"To perform repairs inside the heart, there are two approaches - open heart surgery and catheter interventions", Professor Dupont stated. "With catheters, you don't have to place the patient on a heart-lung machine or cut the chest and heart open. But in comparison with open heart surgery, what you can actually do with a catheter is limited. We're trying to incorporate the best of both approaches. We want to produce instruments that are as minimally invasive as catheters, but which provide the precision and control of open-heart surgery."
Under the grant from the National Heart, Lung, and Blood Institute, the team is developing robotic instruments that could extend into the heart through needle-sized incisions in the chest and heart walls. Using a joystick controller and real-time medical imaging technology, a surgeon could navigate the robotic instrument through the chambers of the heart to the surgical site and deploy an array of tools from its tip to remove blockages, repair faulty valves and close leaks inside the beating heart.
"The repair of complex heart defects through open heart surgery has become routine, in great part because of the availability of cardiopulmonary bypass", stated Dr. del Nido. "But we now know that putting patients on bypass carries some risks and can lead to problems, such as neuromotor defects in children and stroke in adults."
Professor Dupont is developing the instruments and robotics technology needed to perform these tasks, while partnering with Microfabrica to develop a toolbox of millimeter-scale tools that can perform a variety of delicate repairs.
Millimeter-scale metal chainsaw-like tissue removal instrument shown next to a sharpened pencil point. This device - having dozens of moving parts - was fabricated pre-assembled with micron-level precision using EFAB technology. Photo: Courtesy of Boston University College of Engineering.

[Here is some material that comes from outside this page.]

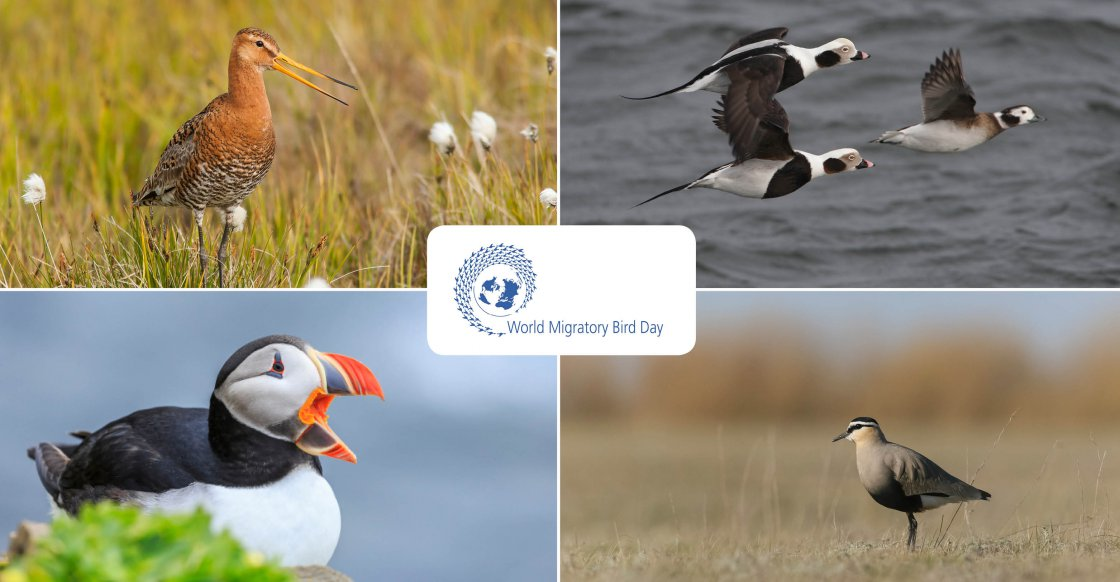 Black-tailed Godwit (Limosa limosa) © Tomas Aarvak; Long-tailed Ducks (Clangula hyemalis) © Hugh Harrop; Atlantic Puffin (Fratercula arctica) © Sergey Dereliev, www.dereliev-photography.org; Social Lapwing (Vanellus gregarius) © Maxim Koshkin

"Using our EFAB manufacturing process, we can economically produce tiny, robust metal tools to remove and suture tissue. These tools can be quickly designed on a computer, then fabricated without the need for assembly, even when they include dozens of moving parts. And while the overall tool is measured in millimeters, it has features measured in microns", noted Microfabrica chief technology officer Adam Cohen.

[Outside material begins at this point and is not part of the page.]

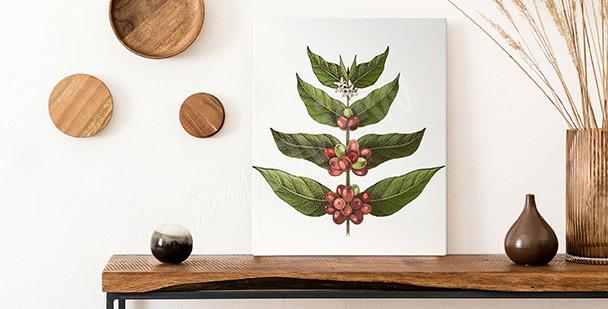 Cuadro hojas de cafeto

Millimeter-scale forceps protruding from the robotic needle. Photo: Courtesy of Boston University College of Engineering.

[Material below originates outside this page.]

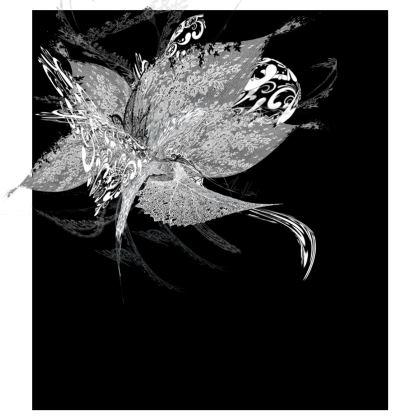 Skater Dress - Skater klänning - White Lace Black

According to Professor Dupont, the biggest benefit may be the technology's potential to help all age groups: adults, children and even foetuses. "Working with our clinical partners at Children's Hospital Boston, we're developing different instruments for each of these groups", he stated. "Foetal surgery is especially exciting since, in certain cases, repairing a heart defect before birth can greatly improve the chances for the heart to develop normally."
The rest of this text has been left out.